Эту историю я почерпнул у писателя Конецкого. Когда-то зачитывался. Он про море писал. Я на морях значительную часть жизнь провёл, хотя моряком не считался.
Отвлёкся, извините.
Воспарил, да. Там наверху что-то вроде эркера. От бездны тебя отделяет невысокий каменный зубец. Проник и туда. Ноги слегка деревенели, признаюсь вам. Трусоват стал с годами.
В награду подобно орлу обозревал благословенные окрестности.
Еле слез. Приходилось для верности делать это задом наперед.
Какая-то экзистенциальность во всем этом была, чтобы не сказать инфернальность. Там наверху попались ещё нечистая сила над водоёмом и вроде бы обыденного вида, но совершенно рыжий человек, притулившийся к каменной постройке неизвестно какого века.
Чуть ли не главная примета Люцерна - Часовенный мост. Объяснения подобным мифологизациям нет, как прикажете объяснить иррацио. Ну, старый, 700 лет. Ну, крытый. Ну, горел и восстановили.
Но кто этим мостом не прошелся, считай, в Люцерне не побывал.
Там картинки. Запечатлены героические сцены, библейские сюжеты и местные байки. Враги христиан обезглавливают святых Феликса и сестру его Регулу. Доблестное войско вынуждает бургундцев снять осаду крепости Грансон.
Очень мне хотелось когда-то полный перечень составить. Вот чтобы все. Спросите, зачем? Если блеснуть эрудицией, то хватит и пары-тройки заранее намеченных.
Не знаю. Тоже иррацио. Хотелось.
Больше не хочется. Умные и щедрые люди сделали это за меня. Ловите ссылку, коллеги.
Заимствую оттуда про то, как Вильгельм Телль отказался кланяться столбу с головным убором габсбургского наместника. Тот вывешивал свою шляпу на этот столб, когда был на выезде. Выезжал частенько. Кругом свободные люди, надо было их окоротить.

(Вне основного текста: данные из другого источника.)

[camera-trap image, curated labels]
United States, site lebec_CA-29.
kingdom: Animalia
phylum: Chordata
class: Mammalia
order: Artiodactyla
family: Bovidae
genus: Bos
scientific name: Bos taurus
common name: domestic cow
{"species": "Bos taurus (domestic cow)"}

Реальному наместнику Телль кланялся. И шляпу снимал, ладно.
А столбу нет. Другие мужчины смирились. Семья, дети.
Телль не стал.
Общеизвестна история о выстреле из лука в яблоко на голове любимого сына. Яблоко раскололось надвое. Другая, незаметно вложенная в тетиву стрела убила наглого прихвостня.

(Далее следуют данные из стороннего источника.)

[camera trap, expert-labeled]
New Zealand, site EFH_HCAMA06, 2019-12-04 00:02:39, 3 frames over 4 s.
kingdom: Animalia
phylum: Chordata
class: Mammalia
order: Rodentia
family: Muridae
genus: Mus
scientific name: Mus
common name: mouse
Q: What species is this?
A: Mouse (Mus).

Ещё один мост. Тоже старый, хотя на сто лет моложе. Уже не героическая хроника, а важное поучение.
Пляски смерти. Не просто метафора, целый жанр так называется.
Умный ты или глупый, богатый или бедный, везунчик или лузер по жизни - придет и заберёт. Так что веди себя прилично, потом будет поздно.